Food Social wants to be the de facto app for Malaysian foodies

Food is what brings most cultures and ethnics together. And it’s arguable that no place has a huge smorgasbord of delectable delights and variable victuals than Southeast Asia, specifically Malaysia.

In this world where staring down onto mobile devices for world news or social circle updates is the norm, foodies Kenny Hew and Kay Kastum plan to bring people and restaurant owners together with their social network app. It’s called Food Social, a mixture of Facebook, FourSquare and Instagram that centralises on the joys of food-eating and the communal gathering associated with the scrumptious activity in Malaysia.

Food Social wants to be the de facto app for Malaysian foodies

Users can post their pics and restaurant critiques, search for recommendations in a quick and timely manner, and plan on future outings via registration.  The in-house search engine tracks food types, location, and miscellaneous categories such as halal and non-halal.

So what sets this apart from other established food-oriented sites such as HungryGoWhere and OpenRice?  Simple: its format and sense of community and relationships. “HungryGoWhere is a listings site, while our app is combining the professional elements of handling corporate accounts with the idea of getting people gathered together for food,” said Hew.

Food Social’s focus is on middle-to-upper-tier food places, though coffeeshops and Malay-Indian food stalls dubbed as ‘mamaks’ will show up on the database. “You have to remember that the popularity of a ‘mamak’ stall is based on strong word-of-mouth rather than brand strength,” he added, while explaining the app’s focus.

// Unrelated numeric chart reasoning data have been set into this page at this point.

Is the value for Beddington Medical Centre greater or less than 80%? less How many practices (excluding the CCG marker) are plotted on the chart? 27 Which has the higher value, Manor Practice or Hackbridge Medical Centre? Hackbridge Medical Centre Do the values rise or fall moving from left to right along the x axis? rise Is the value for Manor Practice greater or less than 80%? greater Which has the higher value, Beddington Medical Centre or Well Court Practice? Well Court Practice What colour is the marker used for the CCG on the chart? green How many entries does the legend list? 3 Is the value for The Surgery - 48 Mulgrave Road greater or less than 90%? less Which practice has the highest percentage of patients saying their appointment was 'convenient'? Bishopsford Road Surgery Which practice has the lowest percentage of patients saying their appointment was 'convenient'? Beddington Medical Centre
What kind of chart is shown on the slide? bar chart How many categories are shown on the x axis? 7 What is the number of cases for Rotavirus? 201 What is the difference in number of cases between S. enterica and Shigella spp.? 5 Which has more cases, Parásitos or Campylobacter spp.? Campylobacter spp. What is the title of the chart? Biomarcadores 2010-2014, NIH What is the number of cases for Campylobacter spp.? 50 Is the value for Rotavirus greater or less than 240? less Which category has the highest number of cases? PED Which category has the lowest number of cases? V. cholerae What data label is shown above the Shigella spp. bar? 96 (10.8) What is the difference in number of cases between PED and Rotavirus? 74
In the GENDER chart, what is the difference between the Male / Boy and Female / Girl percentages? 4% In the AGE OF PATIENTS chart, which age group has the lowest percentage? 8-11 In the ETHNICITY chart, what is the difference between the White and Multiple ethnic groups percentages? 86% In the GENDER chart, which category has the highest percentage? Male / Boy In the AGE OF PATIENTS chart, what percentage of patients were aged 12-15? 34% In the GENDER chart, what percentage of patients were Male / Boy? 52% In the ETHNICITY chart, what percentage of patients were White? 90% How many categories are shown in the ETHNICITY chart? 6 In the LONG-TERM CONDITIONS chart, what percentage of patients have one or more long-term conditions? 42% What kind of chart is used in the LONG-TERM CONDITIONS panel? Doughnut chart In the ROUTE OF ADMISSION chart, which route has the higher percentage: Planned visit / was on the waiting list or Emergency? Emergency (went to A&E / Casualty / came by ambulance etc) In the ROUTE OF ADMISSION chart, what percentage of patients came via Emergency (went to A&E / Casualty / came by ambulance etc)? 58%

The foundation of Food Social lies in user experience, information and community-building. Hew said that his in-house user interface designers were influenced by the app Urban Spoon when coming up with Food Social’s look. They had to go through three iterations, one of them not laden with as much visuals for grabbing attention, before they settled for the app’s current look.

We took a stab at the app. Nearby restaurants and eating places greet you at the top of the listings in a vertical line-up, with more spots slightly further away from our location. As this whole thing took place at D’lish in Bangsar Village 2, more recent mid-range spots crop up such as  Wondermama and Three Little Pigs.

Clicking on one tab brings you to restaurant descriptions, promotions, critiques, pictures, social chatter about the place and future online reservation options. Hew said the latter feature will be added at a later date, with more food-related options such as a catering system and restaurant analytics put in. Navigating the app is simple and intuitive enough, with the white and red color scheme making everything look pleasant for moving eyeballs. Food Social shows promise so far.

Hew added that his focused clientele know about current tech trends and know the importance of online presence. “A lot of business owners do not know about HungryGoWhere because the site relies on just user-generated listings. I feel that diners are losing a little bit of touch with business owners in putting out the most accurate information possible, even with using Google Search. That’s why we want all restaurant owners to come together and create a platform,” he said.

The Co-founder is transparent about the company’s ties with restaurant business owners, “We value partnerships. We do service all these restaurants with their own back-end systems for them to work and update their database with. It’s one effective way to gather many diners and get restaurant owners to keep their info up-to-date themselves, with some help from the community.” Hew said that this is to curb outdated information and to give it the business touch between the owners and the listings.

The transparency continues with its handling of reviews and comments. “Any review or comments with negative feedback are most welcome,” said Hew, “In fact, this is how a community work, by sharing true information. But it should be well written without any abusive or exaggerated comments/reviews. It is essential for all business owners to listen and act towards improvement, so they can sustain their business.”

The core of the service is, of course, its social networking effect. “We’re still new, but with the help of F&B owners and our future members, we can be ahead of the curve. We’re using business owners and diners to help consolidate all this data on Malaysian food spots on the platform. [As to how it will grow from there], it’s still a matter of time and marketing,” stated Hew.

Speaking of marketing, the duo roped in a few Malaysian food bloggers such as Soo Yin, Pamela Yeoh and Daniel Chiam, as a way to promote Food Social. They also plan to do events in select colleges and restaurants to get the app word across the Klang Valley. “College students are a good target market for anything related to social media,” said Hew. After all, he said that the app’s target demographic is between 18 to 35 year olds.

The app is focused on dining places within the Klang Valley; by year’s end the company hopes it covers up to Penang and Johor. If you happen to be in Malaysia and wish to partake in this online social venture, the Android version of the app is out now. iOS users will have to wait next month for it.